The GR thematic team contributes to the LRD objectives through facilitating access to both traditional and improved agrobiodiversity. The Centre for Pacific Crops and Trees (CePaCT) is the genebank for the Pacific region. It houses a globally unique collection of taro, conserving diversity for present and future generations. The CePaCT also plays a key role in ensuring that the countries of the Pacific have access not only to traditional diversity but also to improved crops, which can be crucial in the management of pests and diseases, and in securing food production within a changing climate. Crop diversity can also assist countries in taking advantage of market opportunities.

Climate Ready Collection
Wednesday, 19 May 2010 12:49

Funding has been made available by the US government (USD 98,000) and the French Pacific fund (29,500 Euros) for establishing a “climate ready” collection so work has commenced with some preliminary collecting in some countries. However, further funding was needed to ensure that collecting from the countries is extensive and importantly that all the crops and varieties collected can be characterized and virus tested.

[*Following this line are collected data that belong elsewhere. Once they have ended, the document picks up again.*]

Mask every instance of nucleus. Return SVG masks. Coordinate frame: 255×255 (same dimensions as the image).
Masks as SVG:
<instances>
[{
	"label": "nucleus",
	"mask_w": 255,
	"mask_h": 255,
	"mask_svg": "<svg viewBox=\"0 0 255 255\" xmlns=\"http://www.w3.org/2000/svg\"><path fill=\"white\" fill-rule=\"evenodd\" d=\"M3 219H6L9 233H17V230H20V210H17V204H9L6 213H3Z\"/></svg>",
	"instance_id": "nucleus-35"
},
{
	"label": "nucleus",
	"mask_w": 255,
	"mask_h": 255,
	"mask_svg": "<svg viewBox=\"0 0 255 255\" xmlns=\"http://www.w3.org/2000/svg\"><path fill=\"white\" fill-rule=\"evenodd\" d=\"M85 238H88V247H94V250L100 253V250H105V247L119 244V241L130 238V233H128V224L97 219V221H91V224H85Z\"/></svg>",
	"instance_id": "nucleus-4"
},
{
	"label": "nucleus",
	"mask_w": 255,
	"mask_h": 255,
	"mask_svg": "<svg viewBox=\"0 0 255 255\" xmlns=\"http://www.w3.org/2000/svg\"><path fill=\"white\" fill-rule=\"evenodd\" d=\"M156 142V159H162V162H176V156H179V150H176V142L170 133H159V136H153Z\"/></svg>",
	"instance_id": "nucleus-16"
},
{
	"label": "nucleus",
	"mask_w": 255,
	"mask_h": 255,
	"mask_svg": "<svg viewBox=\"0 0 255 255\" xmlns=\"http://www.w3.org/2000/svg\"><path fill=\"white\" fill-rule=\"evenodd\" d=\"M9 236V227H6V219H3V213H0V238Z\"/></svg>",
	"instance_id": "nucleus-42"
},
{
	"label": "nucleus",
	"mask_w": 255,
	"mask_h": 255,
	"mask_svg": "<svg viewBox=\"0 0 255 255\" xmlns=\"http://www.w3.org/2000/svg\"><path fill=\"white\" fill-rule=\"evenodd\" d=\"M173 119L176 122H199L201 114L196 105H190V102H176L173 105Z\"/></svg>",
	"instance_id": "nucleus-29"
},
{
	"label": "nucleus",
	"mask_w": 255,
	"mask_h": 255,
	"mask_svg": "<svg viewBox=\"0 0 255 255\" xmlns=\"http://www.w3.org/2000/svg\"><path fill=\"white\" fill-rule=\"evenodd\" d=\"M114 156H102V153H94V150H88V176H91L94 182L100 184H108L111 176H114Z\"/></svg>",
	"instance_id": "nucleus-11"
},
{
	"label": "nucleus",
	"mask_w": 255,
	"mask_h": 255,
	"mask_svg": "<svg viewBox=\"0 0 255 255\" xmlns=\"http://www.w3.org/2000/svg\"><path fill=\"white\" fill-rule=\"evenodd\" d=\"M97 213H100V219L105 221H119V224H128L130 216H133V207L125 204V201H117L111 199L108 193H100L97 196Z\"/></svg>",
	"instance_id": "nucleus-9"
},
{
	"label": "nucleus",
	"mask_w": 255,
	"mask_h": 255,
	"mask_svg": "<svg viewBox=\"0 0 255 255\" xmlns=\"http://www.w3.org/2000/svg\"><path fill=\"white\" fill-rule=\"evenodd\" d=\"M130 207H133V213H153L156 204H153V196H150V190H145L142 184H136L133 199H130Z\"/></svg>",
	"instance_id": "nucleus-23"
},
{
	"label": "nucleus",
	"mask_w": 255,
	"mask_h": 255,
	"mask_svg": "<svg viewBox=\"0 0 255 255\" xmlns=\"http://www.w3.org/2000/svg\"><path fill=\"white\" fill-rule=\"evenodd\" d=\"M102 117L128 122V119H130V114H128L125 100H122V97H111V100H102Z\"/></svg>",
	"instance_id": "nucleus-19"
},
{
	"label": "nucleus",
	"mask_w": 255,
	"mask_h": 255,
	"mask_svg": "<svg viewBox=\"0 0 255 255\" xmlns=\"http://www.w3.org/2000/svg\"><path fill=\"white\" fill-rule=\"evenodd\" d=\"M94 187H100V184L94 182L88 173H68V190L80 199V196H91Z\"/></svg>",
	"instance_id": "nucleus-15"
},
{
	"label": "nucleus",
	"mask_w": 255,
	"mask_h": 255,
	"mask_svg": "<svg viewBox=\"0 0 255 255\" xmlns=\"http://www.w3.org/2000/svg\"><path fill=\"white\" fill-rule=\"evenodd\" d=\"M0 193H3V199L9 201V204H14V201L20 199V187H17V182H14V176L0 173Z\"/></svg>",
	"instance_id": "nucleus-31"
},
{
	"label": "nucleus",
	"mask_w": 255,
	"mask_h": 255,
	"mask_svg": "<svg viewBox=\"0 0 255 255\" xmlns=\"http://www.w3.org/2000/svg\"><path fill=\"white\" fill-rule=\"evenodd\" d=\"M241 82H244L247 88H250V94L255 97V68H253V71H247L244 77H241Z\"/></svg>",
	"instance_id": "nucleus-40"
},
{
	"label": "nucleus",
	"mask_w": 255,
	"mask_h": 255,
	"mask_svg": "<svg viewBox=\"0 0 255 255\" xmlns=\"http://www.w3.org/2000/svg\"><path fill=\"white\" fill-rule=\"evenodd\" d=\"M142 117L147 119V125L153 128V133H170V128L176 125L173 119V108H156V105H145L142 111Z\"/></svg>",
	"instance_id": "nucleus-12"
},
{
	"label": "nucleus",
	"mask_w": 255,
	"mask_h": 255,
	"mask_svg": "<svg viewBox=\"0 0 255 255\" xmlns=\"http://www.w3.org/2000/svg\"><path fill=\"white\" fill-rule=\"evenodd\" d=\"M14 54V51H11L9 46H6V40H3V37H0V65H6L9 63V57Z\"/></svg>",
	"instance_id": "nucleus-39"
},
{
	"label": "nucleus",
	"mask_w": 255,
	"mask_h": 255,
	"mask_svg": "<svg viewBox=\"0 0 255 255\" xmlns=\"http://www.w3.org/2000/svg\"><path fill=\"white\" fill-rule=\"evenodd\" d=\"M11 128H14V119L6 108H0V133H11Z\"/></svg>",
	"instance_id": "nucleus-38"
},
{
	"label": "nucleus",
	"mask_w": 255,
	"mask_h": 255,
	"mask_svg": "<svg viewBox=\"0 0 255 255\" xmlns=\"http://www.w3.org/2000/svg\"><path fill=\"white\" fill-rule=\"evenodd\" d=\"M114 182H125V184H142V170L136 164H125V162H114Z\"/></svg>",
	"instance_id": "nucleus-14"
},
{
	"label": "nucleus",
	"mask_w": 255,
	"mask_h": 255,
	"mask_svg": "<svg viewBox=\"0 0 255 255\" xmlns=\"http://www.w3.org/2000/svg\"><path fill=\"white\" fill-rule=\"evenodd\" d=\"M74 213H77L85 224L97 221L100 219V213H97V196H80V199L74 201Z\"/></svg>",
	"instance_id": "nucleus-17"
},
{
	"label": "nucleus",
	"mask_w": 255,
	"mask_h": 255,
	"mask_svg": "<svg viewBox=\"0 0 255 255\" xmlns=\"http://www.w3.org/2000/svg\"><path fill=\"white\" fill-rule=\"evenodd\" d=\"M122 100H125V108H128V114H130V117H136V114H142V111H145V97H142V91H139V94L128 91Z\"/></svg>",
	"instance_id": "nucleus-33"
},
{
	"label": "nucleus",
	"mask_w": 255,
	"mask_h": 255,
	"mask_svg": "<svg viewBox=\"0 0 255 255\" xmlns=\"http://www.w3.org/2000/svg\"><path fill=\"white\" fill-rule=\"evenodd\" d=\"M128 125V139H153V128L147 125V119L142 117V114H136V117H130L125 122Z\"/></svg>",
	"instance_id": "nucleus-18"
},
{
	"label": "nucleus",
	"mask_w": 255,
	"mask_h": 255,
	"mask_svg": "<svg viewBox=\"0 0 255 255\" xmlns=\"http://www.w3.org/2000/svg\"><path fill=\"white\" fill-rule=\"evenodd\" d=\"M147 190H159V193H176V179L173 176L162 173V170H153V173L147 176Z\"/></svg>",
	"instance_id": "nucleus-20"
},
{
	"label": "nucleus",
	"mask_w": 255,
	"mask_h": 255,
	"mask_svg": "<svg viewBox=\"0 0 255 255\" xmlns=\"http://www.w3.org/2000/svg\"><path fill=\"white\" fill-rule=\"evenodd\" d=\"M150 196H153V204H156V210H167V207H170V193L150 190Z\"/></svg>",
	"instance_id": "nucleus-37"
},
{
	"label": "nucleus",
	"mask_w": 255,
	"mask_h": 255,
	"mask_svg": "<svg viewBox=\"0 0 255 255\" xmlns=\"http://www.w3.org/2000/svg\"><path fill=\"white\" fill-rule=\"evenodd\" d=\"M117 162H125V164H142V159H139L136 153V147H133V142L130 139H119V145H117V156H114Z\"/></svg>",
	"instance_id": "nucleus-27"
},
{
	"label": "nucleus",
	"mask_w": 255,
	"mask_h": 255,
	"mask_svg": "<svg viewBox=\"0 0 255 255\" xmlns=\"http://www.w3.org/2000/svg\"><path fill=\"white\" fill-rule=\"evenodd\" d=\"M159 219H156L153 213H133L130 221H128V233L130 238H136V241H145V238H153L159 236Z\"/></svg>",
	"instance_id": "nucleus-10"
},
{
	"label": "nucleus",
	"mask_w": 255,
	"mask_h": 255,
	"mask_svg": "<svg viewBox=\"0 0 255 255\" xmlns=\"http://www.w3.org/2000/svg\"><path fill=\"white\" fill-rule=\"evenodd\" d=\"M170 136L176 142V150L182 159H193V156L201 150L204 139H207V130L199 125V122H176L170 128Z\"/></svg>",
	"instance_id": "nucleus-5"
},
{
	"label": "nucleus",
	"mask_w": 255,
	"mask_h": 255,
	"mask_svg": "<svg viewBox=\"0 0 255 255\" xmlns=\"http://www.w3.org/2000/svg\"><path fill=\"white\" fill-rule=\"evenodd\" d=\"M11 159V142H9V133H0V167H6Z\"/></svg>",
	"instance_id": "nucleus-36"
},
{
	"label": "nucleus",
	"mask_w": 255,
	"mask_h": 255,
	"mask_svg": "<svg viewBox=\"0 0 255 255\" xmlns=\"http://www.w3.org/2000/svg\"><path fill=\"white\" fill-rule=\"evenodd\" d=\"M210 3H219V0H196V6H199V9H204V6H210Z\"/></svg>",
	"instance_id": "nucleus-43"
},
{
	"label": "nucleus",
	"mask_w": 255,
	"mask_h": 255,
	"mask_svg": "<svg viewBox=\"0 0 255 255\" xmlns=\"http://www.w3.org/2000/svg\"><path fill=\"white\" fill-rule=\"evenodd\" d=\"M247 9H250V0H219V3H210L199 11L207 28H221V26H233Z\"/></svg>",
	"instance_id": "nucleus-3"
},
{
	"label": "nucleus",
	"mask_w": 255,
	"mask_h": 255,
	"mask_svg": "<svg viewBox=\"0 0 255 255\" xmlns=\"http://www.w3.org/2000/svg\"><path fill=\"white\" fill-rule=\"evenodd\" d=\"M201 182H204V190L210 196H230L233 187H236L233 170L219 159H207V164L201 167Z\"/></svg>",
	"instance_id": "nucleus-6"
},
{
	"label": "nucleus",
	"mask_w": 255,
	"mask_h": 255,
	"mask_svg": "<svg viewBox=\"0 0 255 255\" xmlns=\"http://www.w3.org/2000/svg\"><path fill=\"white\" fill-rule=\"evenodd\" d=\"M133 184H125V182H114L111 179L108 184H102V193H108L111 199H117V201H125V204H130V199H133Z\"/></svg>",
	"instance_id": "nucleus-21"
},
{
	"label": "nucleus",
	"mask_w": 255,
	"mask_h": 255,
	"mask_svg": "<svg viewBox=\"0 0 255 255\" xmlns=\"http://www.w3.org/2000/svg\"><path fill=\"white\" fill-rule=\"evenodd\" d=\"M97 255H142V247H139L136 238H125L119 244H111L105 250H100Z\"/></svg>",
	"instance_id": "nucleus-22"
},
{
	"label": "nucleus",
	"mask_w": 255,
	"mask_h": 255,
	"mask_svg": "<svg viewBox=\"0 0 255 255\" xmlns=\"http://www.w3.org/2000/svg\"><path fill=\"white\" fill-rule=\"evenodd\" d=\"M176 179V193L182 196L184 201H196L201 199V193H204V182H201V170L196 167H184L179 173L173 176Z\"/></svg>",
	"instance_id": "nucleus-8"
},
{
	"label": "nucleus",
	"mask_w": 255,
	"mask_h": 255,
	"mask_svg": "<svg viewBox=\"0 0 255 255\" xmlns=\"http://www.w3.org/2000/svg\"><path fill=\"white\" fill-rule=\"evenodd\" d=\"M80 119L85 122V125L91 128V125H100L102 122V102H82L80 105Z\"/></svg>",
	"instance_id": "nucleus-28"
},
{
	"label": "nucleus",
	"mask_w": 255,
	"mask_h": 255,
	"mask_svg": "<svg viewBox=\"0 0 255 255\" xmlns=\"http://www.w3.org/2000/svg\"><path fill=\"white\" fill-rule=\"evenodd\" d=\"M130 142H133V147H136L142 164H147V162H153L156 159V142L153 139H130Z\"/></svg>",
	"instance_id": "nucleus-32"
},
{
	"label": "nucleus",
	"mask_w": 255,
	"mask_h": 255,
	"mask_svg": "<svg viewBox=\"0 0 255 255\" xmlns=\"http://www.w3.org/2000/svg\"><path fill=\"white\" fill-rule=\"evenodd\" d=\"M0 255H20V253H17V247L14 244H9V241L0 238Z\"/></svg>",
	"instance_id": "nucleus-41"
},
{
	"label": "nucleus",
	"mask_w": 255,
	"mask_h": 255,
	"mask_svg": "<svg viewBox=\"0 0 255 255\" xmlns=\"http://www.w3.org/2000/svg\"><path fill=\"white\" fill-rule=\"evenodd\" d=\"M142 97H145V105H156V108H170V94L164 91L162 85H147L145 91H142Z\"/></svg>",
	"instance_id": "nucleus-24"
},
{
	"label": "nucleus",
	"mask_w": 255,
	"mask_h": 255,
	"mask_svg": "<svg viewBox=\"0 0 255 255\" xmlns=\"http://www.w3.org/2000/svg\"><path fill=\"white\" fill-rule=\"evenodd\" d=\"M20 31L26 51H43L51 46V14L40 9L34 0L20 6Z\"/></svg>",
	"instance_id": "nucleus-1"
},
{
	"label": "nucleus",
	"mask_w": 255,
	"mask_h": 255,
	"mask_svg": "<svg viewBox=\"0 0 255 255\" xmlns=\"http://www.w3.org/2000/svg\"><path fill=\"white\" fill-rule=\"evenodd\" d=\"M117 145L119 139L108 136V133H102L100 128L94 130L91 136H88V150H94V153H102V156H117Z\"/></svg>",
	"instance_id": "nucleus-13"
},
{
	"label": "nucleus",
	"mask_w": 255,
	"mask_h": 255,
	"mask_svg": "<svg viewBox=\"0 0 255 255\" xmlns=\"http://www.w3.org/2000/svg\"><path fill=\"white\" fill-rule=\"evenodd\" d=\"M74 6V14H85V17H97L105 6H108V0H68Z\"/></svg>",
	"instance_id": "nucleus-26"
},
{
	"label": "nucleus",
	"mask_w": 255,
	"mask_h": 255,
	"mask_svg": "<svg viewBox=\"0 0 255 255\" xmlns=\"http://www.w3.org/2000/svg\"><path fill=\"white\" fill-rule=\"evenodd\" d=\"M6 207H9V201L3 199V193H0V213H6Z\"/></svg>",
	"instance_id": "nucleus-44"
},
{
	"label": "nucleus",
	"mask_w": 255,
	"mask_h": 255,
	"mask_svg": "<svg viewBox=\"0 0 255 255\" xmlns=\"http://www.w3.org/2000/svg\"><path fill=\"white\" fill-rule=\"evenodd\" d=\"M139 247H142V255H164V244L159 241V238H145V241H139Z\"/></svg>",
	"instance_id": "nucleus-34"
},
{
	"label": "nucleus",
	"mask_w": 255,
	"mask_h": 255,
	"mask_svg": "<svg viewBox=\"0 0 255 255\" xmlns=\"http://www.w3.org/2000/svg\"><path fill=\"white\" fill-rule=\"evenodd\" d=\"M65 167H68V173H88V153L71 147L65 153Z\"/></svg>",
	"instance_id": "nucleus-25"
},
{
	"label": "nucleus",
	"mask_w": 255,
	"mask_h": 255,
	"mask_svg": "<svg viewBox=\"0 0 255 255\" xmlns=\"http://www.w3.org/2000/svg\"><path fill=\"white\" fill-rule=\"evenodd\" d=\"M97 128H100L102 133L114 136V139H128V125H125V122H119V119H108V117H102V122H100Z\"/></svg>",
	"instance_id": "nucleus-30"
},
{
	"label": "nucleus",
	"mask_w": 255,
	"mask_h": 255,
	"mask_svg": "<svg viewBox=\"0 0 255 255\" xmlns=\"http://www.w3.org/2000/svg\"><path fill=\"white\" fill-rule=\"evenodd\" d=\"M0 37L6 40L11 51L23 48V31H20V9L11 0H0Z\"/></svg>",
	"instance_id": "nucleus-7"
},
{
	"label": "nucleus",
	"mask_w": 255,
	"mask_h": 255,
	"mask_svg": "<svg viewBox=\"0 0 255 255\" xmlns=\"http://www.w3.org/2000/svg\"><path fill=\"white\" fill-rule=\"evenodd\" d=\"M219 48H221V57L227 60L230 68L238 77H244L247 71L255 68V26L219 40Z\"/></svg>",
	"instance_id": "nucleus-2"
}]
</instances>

This will ensure they can be fully utilized by farmers in the region, and elsewhere, to meet the challenges of climate change.  The climate ready collection consists of crops and varieties of the more-known crops, such as taro, yams and bananas, with desired "climate-ready" traits, such as drought, salt, high temperature, waterlogging tolerance.  In addition, CePaCT is also accessing genetic resources from outside the region, mainly from the International Agriculture Research Centres (IARCs). The IARCs have the capacity to use advanced molecular techniques, enabling them to identify and select for genes controlling stress tolerance. These techniques are especially important for successfully transferring desirable traits from crop-related wild plants into commercial varieties of domesticated species. For example, researchers at the International Tropical Agriculture Institute (IITA) in Nigeria are evaluating cassava in the semi-arid regions of East and West Africa to determine what mechanisms enable the crop to withstand dry spells. Using the tools of molecular biology, the genes for this trait can be identified, which will further enhance the drought tolerance of cassava.